Bean and other advocates of preemption say that uniform national standards are preferable to allowing each state to make different rules. Opponents note that federal regulators have been less than adept over the past several years at reining in corruption and excess.

Blue Dog Rep. Walt Minnick (D-Idaho) is also pushing an amendment that would abolish the CFPA, a top priority of the administration and the brainchild of Harvard professor Elizabeth Warren, said Frank.

Minnick worked to defeat the CFPA in committee but was unsuccessful. While the House sits in recess, leadership and opponents of reform within the caucus are negotiating their way out of the deadlock.

When a bloc of Democrats wants to exert its influence in an extreme way, it threatens to "take down the rule" -- legislative lingo for, in effect, blocking consideration of the bill on the floor.

When Frank was first asked whether Democratic leadership had the votes it needed to proceed on the floor, six loud bells rang out.

"Do you know what you're listening to now?" asked Frank. "They're now sounding six bells. Do you know what that means? It means a recess. What do you think, the kids have to go out and play in the yard? That's your answer."

Minority Leader John Boehner (R-Ohio) told HuffPost he had the same political instincts. "If they had the votes, we'd be out there debating the rule," said a smiling Boehner. "It's that simple."

UPDATE: 9:10 p.m. "New Dems have reached an agreement that includes a balanced compromise on our key issues.
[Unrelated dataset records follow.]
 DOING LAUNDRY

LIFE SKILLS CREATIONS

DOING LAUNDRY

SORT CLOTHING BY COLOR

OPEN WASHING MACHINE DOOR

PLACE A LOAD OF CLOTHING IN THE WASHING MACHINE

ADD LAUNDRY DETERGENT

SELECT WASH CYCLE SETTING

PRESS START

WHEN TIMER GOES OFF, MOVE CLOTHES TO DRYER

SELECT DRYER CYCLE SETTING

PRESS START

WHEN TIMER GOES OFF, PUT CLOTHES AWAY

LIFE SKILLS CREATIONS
This agreement will allow us to create an empowered Consumer Financial Protection Agency that will place tough new federal regulations on financial institutions from large banks to payday lenders to mortgage brokers," reads a statement put out by Rep. Joseph Crowley (D-N.Y.), Chair of the New Democrat Coalition and Bean, New Dem Vice-Chair and Co-Chair of the New Dem Financial Services Task Force.

"We look forward to continuing to work with House Leadership and the Obama Administration on enacting comprehensive reform that will achieve our long stated goals of overhauling our nation's financial regulations to ensure more effective oversight, greater transparency and robust consumer protection."

The deal, HuffPost is told, has been reached in principle and allows a Murphy/McMahon/Kratovil amendment relating to derivatives used by end users to go to the floor.

And instead of getting a floor amendment, Bean will get some of her language on preemption inserted into the manager's amendment that Frank will introduce.

The agreement clears the bill to move forward.